▶ [Requirements] Please copy the listing below word for word, starting at the line that contains "Taking a closer" and ending with the last line of the listing, with the pictures left out.

★ ★ ★ ★

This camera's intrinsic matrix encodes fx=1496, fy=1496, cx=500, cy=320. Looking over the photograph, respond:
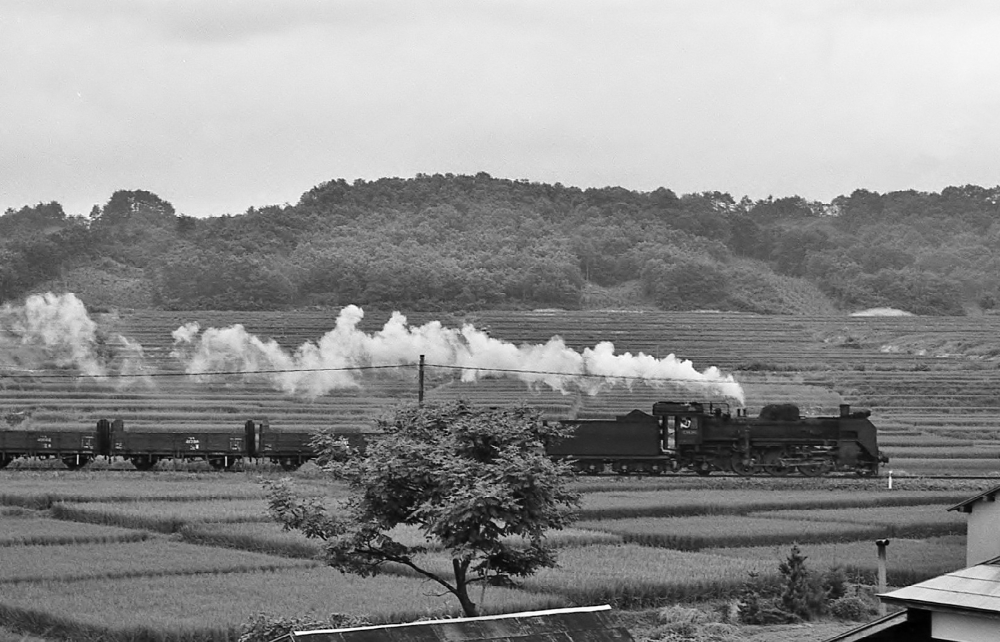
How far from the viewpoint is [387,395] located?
274 feet

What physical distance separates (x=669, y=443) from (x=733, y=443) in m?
2.33

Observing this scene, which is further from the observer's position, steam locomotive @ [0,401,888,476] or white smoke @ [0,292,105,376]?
white smoke @ [0,292,105,376]

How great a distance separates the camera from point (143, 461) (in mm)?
56375

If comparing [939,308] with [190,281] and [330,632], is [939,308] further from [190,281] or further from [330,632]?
[330,632]

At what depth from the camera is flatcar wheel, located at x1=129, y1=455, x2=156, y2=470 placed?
5609 cm

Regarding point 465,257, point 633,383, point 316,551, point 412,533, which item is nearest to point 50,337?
point 633,383

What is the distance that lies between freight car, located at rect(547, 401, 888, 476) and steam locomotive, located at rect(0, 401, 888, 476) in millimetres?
36

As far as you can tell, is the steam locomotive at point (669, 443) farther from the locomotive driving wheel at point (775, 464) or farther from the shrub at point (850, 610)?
the shrub at point (850, 610)

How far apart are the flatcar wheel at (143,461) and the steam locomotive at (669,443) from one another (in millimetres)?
617

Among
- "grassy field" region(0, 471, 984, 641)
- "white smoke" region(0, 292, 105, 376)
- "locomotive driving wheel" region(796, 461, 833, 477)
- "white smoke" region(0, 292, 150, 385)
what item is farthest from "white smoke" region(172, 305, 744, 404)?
"grassy field" region(0, 471, 984, 641)

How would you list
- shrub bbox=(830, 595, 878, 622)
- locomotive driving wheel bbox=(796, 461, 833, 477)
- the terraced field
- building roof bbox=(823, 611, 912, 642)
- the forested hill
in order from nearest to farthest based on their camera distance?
building roof bbox=(823, 611, 912, 642) < shrub bbox=(830, 595, 878, 622) < locomotive driving wheel bbox=(796, 461, 833, 477) < the terraced field < the forested hill

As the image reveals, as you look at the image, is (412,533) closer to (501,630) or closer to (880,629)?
(501,630)

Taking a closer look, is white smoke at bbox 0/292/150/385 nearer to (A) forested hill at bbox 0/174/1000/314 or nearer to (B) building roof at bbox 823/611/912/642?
(A) forested hill at bbox 0/174/1000/314

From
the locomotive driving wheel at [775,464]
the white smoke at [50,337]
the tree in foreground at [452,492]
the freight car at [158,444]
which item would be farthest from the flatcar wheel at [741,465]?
the white smoke at [50,337]
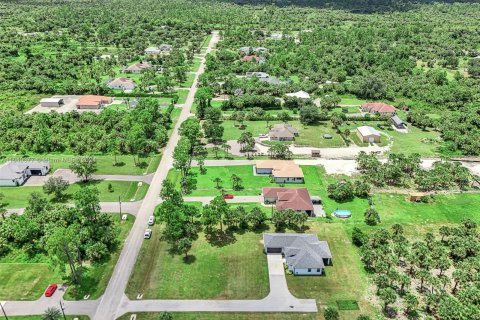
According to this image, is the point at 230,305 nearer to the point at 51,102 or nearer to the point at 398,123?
the point at 398,123


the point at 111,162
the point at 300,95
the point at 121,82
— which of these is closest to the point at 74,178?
the point at 111,162

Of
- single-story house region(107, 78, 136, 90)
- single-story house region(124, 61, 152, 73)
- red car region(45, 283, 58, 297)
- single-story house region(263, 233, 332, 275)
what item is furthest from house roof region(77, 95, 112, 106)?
single-story house region(263, 233, 332, 275)

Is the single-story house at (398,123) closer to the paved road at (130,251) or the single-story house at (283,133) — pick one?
the single-story house at (283,133)

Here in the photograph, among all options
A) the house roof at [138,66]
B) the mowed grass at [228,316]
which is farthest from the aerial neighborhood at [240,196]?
the house roof at [138,66]

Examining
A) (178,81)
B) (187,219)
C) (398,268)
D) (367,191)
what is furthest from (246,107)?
(398,268)

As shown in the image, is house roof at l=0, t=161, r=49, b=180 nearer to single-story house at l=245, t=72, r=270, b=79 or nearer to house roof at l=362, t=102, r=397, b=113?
single-story house at l=245, t=72, r=270, b=79

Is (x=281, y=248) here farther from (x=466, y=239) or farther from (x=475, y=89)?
(x=475, y=89)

★ ★ ★ ★

▶ [Completed exercise]
Taking a closer look, is white smoke at bbox 0/292/150/385 nearer to (A) forested hill at bbox 0/174/1000/314 or nearer to (B) building roof at bbox 823/611/912/642?
(A) forested hill at bbox 0/174/1000/314

From
the locomotive driving wheel at [775,464]
the white smoke at [50,337]
the tree in foreground at [452,492]
the freight car at [158,444]
which item would be farthest from the flatcar wheel at [741,465]?
the white smoke at [50,337]
According to this image, is the point at 230,305 nearer to the point at 51,102 or nearer to the point at 398,123?
the point at 398,123


the point at 111,162
the point at 300,95
the point at 121,82
— which of these is closest to the point at 74,178?
the point at 111,162

Of
- single-story house region(107, 78, 136, 90)
- single-story house region(124, 61, 152, 73)
- red car region(45, 283, 58, 297)
- single-story house region(263, 233, 332, 275)
what item is furthest from house roof region(77, 95, 112, 106)?
single-story house region(263, 233, 332, 275)

Is the single-story house at (398,123) closer to the paved road at (130,251) or the single-story house at (283,133) — pick one?
the single-story house at (283,133)

Here in the photograph, among all options
A) the house roof at [138,66]
B) the mowed grass at [228,316]
which is farthest from the aerial neighborhood at [240,196]?
the house roof at [138,66]

Examining
A) (178,81)
B) (187,219)
C) (398,268)
D) (367,191)
what is furthest from (246,107)?
(398,268)

As shown in the image, is house roof at l=0, t=161, r=49, b=180 nearer to single-story house at l=245, t=72, r=270, b=79 or nearer to house roof at l=362, t=102, r=397, b=113?
single-story house at l=245, t=72, r=270, b=79

Is (x=281, y=248) here farther from (x=466, y=239) or farther from (x=475, y=89)?
(x=475, y=89)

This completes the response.